The Legitimacy of Forest Land Ownership

The roots of the debate over forest management in the northwest go back more than 130 years to when Abraham Lincoln signed into law the largest railroad land grant in United States history.

The Northern Pacific Railroad Company was created by Congress in 1864 to build a rail line from Lake Superior to Puget Sound. To help pay for construction and maintenance, Northern Pacific was granted 40 million acres of land laid out in one-square-mile checkerboard fashion in a band 40 miles wide through states and 80 miles wide through territories. Such financiers as Jay Cooke, J.P. Morgan, and James J. Hill helped create the economic descendants of Northern Pacific, which today are major players in the timber industry: Weyerhaeuser, Potlach, Boise Cascade, and Plum Creek.

But a new history of the era ("Railroads and Clearcuts" by Derrick Jensen and George Draffan) charges that "from the beginning, Northern Pacific failed to meet most of the conditions of the 1864 law." Rather than make those millions of acres available to industrial foresters, the authors assert, "all lands were to be opened to homesteaders within five years of completing the railroad."

The legality of Northern Pacific's actions was debated in the courts and in Congress well into this century. "Railroads and Clearcuts" (published by the Inland Empire Public Lands Council, an environmental group) argues that the ownership of railroad land-grant acreage by the timber companies "remains in doubt."

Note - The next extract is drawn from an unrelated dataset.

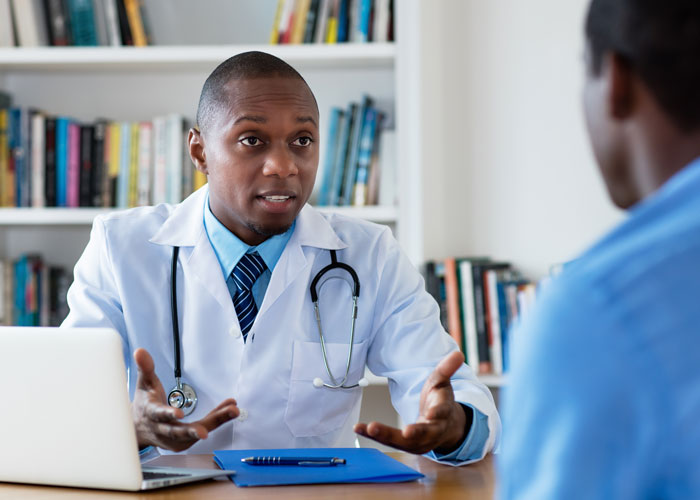 doctor with patient Atlanta Oral & Facial Surgery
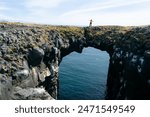 Traveler on a Stone bridge. Gatklettur Arch Rock cliff with natural arch near Arnarstapi, Snaefellsnes, West Iceland. Famous basalt Stone Arch. Famous tourist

In any case, they write, serious environmental damage has been the result. "It is unknown whether Plum Creek's use of New Forestry will succeed in reducing environmental degradation or overcutting," they warn. "It is possible that it will do no more than allow current trends to continue."

In a rebuttal, Plum Creek Timber Company officials reject the book's premise and conclusions about the legitimacy of land ownership. And, they argue, "To not report the latest three years of history ignores the best examples of integrating environmental protections with forest management."